Repository files navigation

Logbooks - Notebook computing for coding agents

This repo is an attempt to document a pattern, which I'm calling logbooks, that I've found myself using in the last few weeks on a variety of projects. By interleaving templatized markdown files with executable code, we can create a mechanism for Claude Code or other coding agents to play a role similar to Jupyter Notebooks or other notebook computing environments.

In particular, I am drawing inspiration from two sources:

  1. Netflix's Papermill library for persisted, parameterized notebook execution (which I have tried and failed to use in production)
  2. Fast.ai's nbdev (which is newer and I think more popular, but I have less experience with it)

This repo contains both a Claude skil as well as some examples of actual tasks and executions.

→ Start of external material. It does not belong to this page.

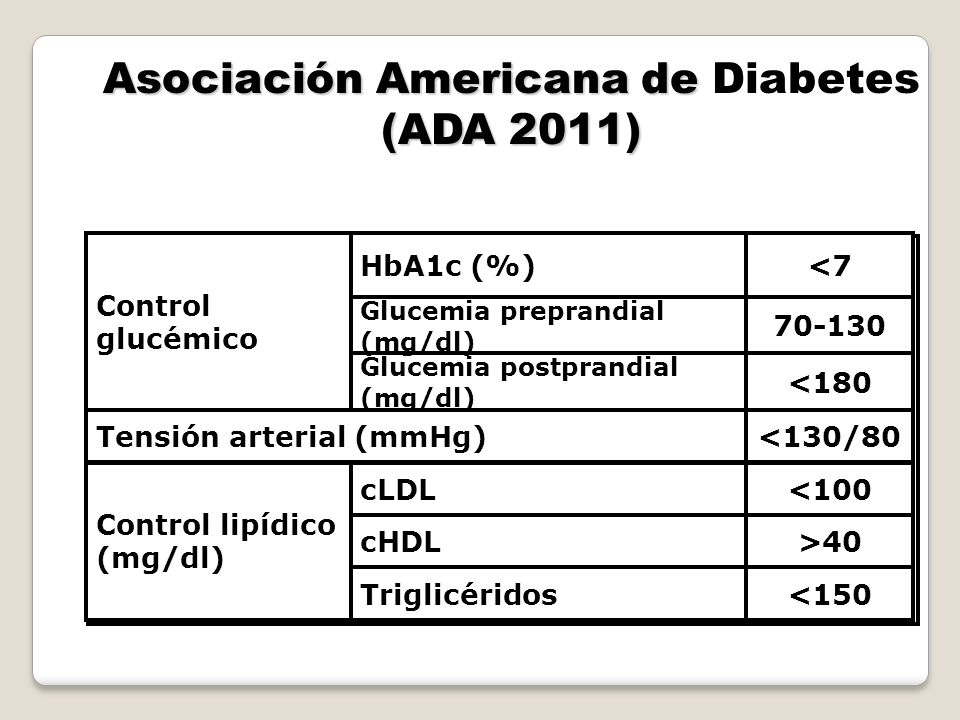 Table 8Summary of glycemic recommendations for adults with diabetes A1C < 7.0%* Preprandial capillary plasma glucose 70–130 mg/dl (3.9–7.2 mmol/l) Peak postprandial capillary plasma glucose 180 mg/dl (10.0 mmol/l) Key concepts in setting glycemic goals: A1C is the primary target for glycemic control Goals should be individualized based on: duration of diabetes age comorbid conditions.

I'll show some examples before reflecting some on how/how well this works, why I think it's useful, and where I think it goes next.

Example Logbook Template

A logbook template is defined by a markdown file with a frontmatter that contains variable declarations, like this

---
parameters:
  name: ...
---
# Example Logbook Template

This logbook is intended to perform a simple but parameterized "Hello World" operation, and demonstrate the flexibilty of combining formal parameters with looser natural-language instructions.

## Hello World Example

Execute the following python snippet:

```python
print("Hello, {name}!")
```

It's designed to be very lightweight, and very easy for a coding agent to generate as well as execute.

Example Logbook Run

When you ask a coding agent to run a logbook, it makes a copy of the template file, asks you to clarify any parameters if they aren't clear, and then proceeds step-by-step, executing any code blocks and appending their results.

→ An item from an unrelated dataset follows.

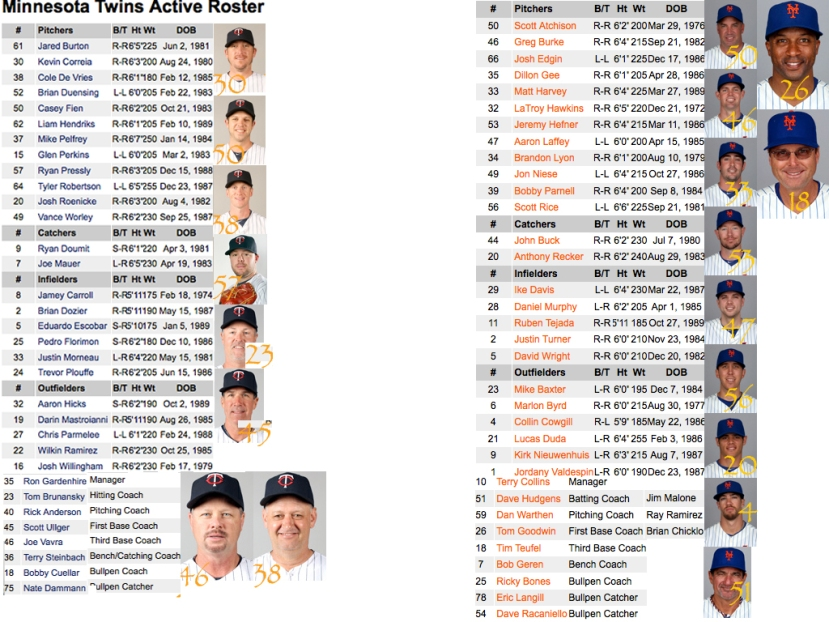 Twins-Mets Roster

This isn't done by any run-time, it just relies on the agent's ability to execute code and modify text files, so it is very flexible, and the agent can follow natural-language instructions that potentially modify the code - for example, if I run the above logbook, by telling my agent: Please execute the EXAMPLE_TEMPLATE logbook with NAME: Richard, it generates an output file at logbooks/runs/YYYY-MM-DD/some_uuid.json, like this:

---
parameters:
  name: Richard
uuid: "b24d148e-2b68-4b4c-b581-2a0f2925b9da"
user_request: "Please execute the EXAMPLE_TEMPLATE logbook with NAME: Richard"
executed_at: "2026-02-14T11:54:00-06:00"
---

# Example Logbook Template

This logbook is intended to perform a simple but parameterized "Hello World" operation, and demonstrate the flexibilty of combining formal parameters with looser natural-language instructions.

## Hello World Example

Execute the following python snippet (after parameter substitution):

```python
print("Hello, Richard!")
```
Results:
```
Hello, Richard!
```

But if I make a request that is more complex, like Please execute the EXAMPLE_TEMPLATE logbook with NAME: Richard, but please modify the greeting to be extra friendly and address Richard casually, it will do just that, and modify the code to achieve the desired result:

---
parameters:
  name: Richard
uuid: "b24d148e-2b68-4b4c-b581-2a0f2925b9da"
user_request: "Please execute the EXAMPLE_TEMPLATE logbook with NAME: Richard, but please modify the greeting to be extra friendly and address Richard casually"
executed_at: "2026-02-14T12:07:00-06:00"
---

# Example Logbook Template

This logbook is intended to perform a simple but parameterized "Hello World" operation, and demonstrate the flexibilty of combining formal parameters with looser natural-language instructions.

## Hello World Example

Execute the following python snippet (after parameter substitution):

```python
print("Hello, Richard!")
```

Modified to be extra friendly and casual as requested:

```python
print("Hey Richard! What's up, buddy? Great to see you! 😊")
```

Results:
```
Hey Richard! What's up, buddy? Great to see you! 😊
```

As you can see, the logbook run has additional metadata in its frontmatter, including uuid, timestamp, and the user request that instantiated it, but it's still very lightweight and flexible.

Why / Benefits

As I noted above, this is a formalization of a pattern I've found myself using on several client projects recently. The kind of AI/ML/Data engineering work I do often lends itself to notebooks, which are amazing for documenting and reproducing mostly-repetitive tasks like assembling or generating datasets, running AI evals, producing reports, etc.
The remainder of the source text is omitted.